Cuando el dictador Fulgencio Batista, una mezcla de blanco con chino y negro, llegó al Havana Yacht Club, apagaban las luces donde quiera que iba para hacerle saber que, aunque era el presidente, no era bienvenido por ser mulato. Es una arista de la realidad cubana pre-revolucionaria que lo exiliados cubano-americanos olvidan. Entre las ventajas sociales de la Revolución ha estado, precisamente, la abolición de la exclusividad en tales ambientes.

Viendo a Adianez y a Dianna actuar, comprendemos cuánto del sueño de Martí de igualdad social y racial, oportunidades e integración se ha cumplido, gracias, especialmente, al programa de Escuelas de Arte de Cuba.
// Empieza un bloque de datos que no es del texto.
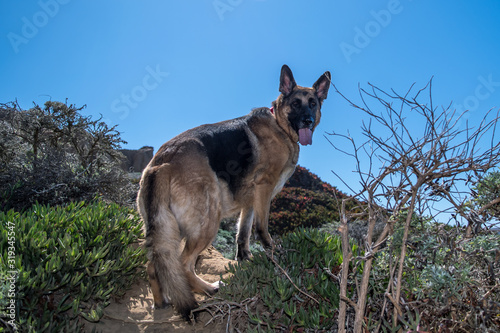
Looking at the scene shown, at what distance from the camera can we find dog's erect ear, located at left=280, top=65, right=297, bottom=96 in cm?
546

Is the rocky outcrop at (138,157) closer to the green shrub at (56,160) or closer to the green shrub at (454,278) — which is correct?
the green shrub at (56,160)

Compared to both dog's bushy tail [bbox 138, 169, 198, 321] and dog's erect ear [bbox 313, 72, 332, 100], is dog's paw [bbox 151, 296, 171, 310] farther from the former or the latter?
dog's erect ear [bbox 313, 72, 332, 100]

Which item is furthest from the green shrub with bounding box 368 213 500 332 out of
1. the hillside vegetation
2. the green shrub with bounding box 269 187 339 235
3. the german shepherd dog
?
the green shrub with bounding box 269 187 339 235

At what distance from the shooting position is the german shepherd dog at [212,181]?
11.8ft

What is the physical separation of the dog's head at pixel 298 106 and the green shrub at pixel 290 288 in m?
1.67

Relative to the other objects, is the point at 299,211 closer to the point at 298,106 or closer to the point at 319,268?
the point at 298,106

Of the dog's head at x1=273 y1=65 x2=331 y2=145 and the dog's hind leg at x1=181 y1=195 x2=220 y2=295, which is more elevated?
the dog's head at x1=273 y1=65 x2=331 y2=145

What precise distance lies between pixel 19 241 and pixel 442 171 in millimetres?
3917

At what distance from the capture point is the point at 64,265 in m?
3.57

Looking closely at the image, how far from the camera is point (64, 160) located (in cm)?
744

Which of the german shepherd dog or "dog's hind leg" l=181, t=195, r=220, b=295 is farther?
"dog's hind leg" l=181, t=195, r=220, b=295

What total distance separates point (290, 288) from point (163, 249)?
1.29 m

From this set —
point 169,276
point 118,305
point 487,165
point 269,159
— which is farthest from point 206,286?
point 487,165

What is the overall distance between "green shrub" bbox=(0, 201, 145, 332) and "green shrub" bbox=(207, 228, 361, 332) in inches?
49.2
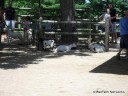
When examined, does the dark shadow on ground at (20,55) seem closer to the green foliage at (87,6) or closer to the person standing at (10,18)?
the person standing at (10,18)

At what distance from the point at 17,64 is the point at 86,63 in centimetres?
201

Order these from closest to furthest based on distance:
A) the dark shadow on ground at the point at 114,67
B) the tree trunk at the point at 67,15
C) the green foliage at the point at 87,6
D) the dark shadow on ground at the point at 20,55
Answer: the dark shadow on ground at the point at 114,67
the dark shadow on ground at the point at 20,55
the tree trunk at the point at 67,15
the green foliage at the point at 87,6

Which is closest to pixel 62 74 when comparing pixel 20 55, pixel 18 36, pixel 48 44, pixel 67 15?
pixel 20 55

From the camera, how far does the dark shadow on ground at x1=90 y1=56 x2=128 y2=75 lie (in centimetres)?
1112

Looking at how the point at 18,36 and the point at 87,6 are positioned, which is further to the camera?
the point at 87,6

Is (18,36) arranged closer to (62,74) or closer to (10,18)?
(10,18)

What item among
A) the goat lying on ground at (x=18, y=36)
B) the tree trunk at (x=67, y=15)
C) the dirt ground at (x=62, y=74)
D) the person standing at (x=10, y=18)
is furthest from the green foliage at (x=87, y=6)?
the dirt ground at (x=62, y=74)

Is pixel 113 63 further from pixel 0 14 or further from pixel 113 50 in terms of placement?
pixel 0 14

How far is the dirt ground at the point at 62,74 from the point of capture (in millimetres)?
8758

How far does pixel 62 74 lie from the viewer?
1079cm

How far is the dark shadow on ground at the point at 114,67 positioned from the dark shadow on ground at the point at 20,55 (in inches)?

“¡Ah! ¡Eso fue impresionante!”, exclama el más ardiente seguidor de la derecha de mi grupo de motociclistas mientras enciende su Harley. Sus ojos brillan y se llenan de lágrimas mientras los niños nos despiden con las manos.

Nota:
En Cuba la educación artística consta de tres niveles: elemental, medio y superior. Las Escuelas Vocacionales de Arte se distribuyen a lo largo de todo el país. Son instituciones especializadas para cursar estudios elementales de música, ballet, danza y artes plásticas. La enseñanza profesional del arte en Cuba cuenta con instituciones especializadas de Nivel Medio, como la Escuela Nacional de Arte en La Habana y Escuelas Profesionales de Arte en otras provincias. El nivel superior se estudia en la Universidad de las Artes de Cuba.